Menendez is one of several authors featured in an anthology that was the common reading assignment for students this fall.

As a self-described traveler, Menendez says she bridges the gaps in understanding between the culture of her family's homeland - Cuba - and the rest of the world with stories such as In Cuba I Was a German Shepard.

Her published stories reflect the Cuban culture and give audiences a glimpse into the world she knows so well.

"In the 1990's there was an explosion of immigrant literature; we explained things. People wanted me to write about this culture," Menendez told the crowd that gathered in deWitt Hall on November 17.

Menendez told the group about her work as a journalist and columnist at the Miami Herald and her journey to the graduate program at New York University that helped kick-start her career as a fiction writer.

"If you are writing or doing anything you care about and you believe it is truth, keep going," Menendez told the audience after describing the starts and stops she experienced with her first published story.

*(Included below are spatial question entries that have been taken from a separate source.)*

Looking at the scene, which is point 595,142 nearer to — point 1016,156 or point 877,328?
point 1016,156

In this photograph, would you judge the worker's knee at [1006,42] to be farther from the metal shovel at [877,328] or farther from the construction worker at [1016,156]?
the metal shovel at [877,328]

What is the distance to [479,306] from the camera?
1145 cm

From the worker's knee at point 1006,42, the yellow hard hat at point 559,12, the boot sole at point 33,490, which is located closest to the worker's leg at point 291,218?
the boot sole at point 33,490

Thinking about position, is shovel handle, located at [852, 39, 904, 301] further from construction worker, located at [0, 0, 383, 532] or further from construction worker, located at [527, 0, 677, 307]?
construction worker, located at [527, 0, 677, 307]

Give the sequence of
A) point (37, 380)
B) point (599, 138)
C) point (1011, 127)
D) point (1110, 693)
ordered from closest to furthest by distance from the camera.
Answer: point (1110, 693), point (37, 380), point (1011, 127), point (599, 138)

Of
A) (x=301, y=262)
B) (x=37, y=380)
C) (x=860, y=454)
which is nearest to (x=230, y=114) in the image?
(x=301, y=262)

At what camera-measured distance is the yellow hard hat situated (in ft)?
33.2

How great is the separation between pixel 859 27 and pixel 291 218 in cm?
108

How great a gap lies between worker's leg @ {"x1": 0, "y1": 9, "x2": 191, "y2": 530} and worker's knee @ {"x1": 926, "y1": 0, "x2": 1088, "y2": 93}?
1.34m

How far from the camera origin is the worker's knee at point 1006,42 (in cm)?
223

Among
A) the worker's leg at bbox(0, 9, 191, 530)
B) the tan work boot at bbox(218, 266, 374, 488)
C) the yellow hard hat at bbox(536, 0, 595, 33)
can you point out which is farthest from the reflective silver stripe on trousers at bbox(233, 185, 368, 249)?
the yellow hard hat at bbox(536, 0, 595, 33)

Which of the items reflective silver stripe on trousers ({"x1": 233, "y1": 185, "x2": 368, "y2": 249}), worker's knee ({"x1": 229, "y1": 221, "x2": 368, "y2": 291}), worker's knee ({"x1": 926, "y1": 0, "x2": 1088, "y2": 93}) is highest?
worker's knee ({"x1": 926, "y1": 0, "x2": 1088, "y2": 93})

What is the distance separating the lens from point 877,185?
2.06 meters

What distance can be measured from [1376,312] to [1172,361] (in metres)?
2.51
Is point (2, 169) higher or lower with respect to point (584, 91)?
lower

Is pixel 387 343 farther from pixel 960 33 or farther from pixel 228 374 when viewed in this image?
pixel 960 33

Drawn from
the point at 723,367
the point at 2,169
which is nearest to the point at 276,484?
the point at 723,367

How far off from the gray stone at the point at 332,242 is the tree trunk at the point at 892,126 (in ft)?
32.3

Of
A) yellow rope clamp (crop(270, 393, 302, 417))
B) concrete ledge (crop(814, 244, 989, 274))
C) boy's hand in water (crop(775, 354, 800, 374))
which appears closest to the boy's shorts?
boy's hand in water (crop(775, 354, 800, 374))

Menendez also explored the importance of the role that she and others play functioning in the "margins" of American society - where they can explain another culture and still operate within the mainstream.

She draws on these ideas when faced with situations of cultural ignorance and insults.

"The myth of America is we are a melting pot and tolerant of other cultures," Menendez said, explaining that clashes between cultures is common when borders come together. She also referenced the teachings of anthropologist Claude Levi-Strauss who opposed the idea of a monoculture culture and believed that through difference people learn about themselves.

She said that Strauss would say it is understandable that people defend their culture when they feel it is under threat.

"That's when people take up the flag," she added.

Menendez concluded her talk by embracing her role as a storyteller who spans the gaps between cultures.

"I love the margins. I love the borders and I draw energy from those people who [don't]," she said.